First of all, thanks for the gratuitous negative feedback. Now if only YOU had bothered to read his first post, you'd know that he's complaining about tuning stability of a licensed Floyd on a guitar he already has. And that's precisely the reason he's asking about licensed Floyds in preparation for his next guitar. So it's certainly reasonable to ask him about his current Floyd-equipped guitar to see if there's anything he overlooked that can affect its tuning stability.


----------



## Daemoniac (Feb 3, 2009)

Panterica said:


> OFR7 > Kahler > Ibanez
> thats it



I dunno dude, i've heard bad things about the Kahler systems, and honestly the design looks stupid... there's too much pressure on the ball end of the string, unless theres something major im missing... id give Kahler a miss 



sevenstringj said:


> First of all, thanks for the gratuitous negative feedback.



Grow up dude.


----------



## Shannon (Feb 3, 2009)

To the derailers....
Chill.

Resume back on topic. Thank you.


----------



## caughtinamosh (Feb 4, 2009)

All derailing sorted out .

I believe the seven string Kahler vibratos have screws that essentially turn them into hardtails, yes? This would be really handy for me, as I love the bridge on the Ibanez MTM2 - a locking vibrato without the vibrato.

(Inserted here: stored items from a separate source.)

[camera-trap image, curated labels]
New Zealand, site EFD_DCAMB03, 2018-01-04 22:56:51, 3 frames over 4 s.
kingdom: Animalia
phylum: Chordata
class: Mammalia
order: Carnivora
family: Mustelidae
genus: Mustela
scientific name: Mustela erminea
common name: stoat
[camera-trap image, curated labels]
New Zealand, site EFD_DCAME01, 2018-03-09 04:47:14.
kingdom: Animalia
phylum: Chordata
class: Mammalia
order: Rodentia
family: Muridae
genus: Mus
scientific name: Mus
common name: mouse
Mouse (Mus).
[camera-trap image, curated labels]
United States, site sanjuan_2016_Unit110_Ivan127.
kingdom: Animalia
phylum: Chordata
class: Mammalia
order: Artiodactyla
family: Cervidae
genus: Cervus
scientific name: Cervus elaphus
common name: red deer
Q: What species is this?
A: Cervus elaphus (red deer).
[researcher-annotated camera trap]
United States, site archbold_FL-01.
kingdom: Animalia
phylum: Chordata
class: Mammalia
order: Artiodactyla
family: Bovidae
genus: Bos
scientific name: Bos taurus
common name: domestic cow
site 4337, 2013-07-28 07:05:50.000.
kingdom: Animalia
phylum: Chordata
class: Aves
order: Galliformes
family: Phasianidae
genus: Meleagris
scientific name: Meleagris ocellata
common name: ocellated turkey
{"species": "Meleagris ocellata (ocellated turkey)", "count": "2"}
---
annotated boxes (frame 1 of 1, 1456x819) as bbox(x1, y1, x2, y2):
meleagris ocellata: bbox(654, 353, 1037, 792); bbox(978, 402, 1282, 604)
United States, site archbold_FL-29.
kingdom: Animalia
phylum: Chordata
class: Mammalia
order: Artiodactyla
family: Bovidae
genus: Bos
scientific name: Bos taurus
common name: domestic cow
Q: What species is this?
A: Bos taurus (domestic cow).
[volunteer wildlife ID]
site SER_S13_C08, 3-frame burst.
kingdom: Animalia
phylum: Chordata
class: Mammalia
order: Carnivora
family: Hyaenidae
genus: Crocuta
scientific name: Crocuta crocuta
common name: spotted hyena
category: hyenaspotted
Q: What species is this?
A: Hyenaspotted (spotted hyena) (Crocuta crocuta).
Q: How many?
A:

Floyd Rose don't offer anything similar to this, no?


----------



## Masadar (Feb 4, 2009)

If the guitar im building is going to have 27 frets on it does that change what bridge can be used?


----------



## djpharoah (Feb 4, 2009)

^ Nope.


----------



## Elysian (Feb 4, 2009)

the Graphtech LB63 saddles are NOT a direct retrofit to the OFR7, mike sherman did a thread on this on mg.org, it takes a LOT of milling to get them to fit, as well as mill work to make the slots under the saddle for the piezo wiring to go through. right now it seems the best bet for going piezo is the LR Baggs stuff, though i'm curious if you couldn't mate their piezo elements with a graphtech preamp, that might be something worth checking out.


----------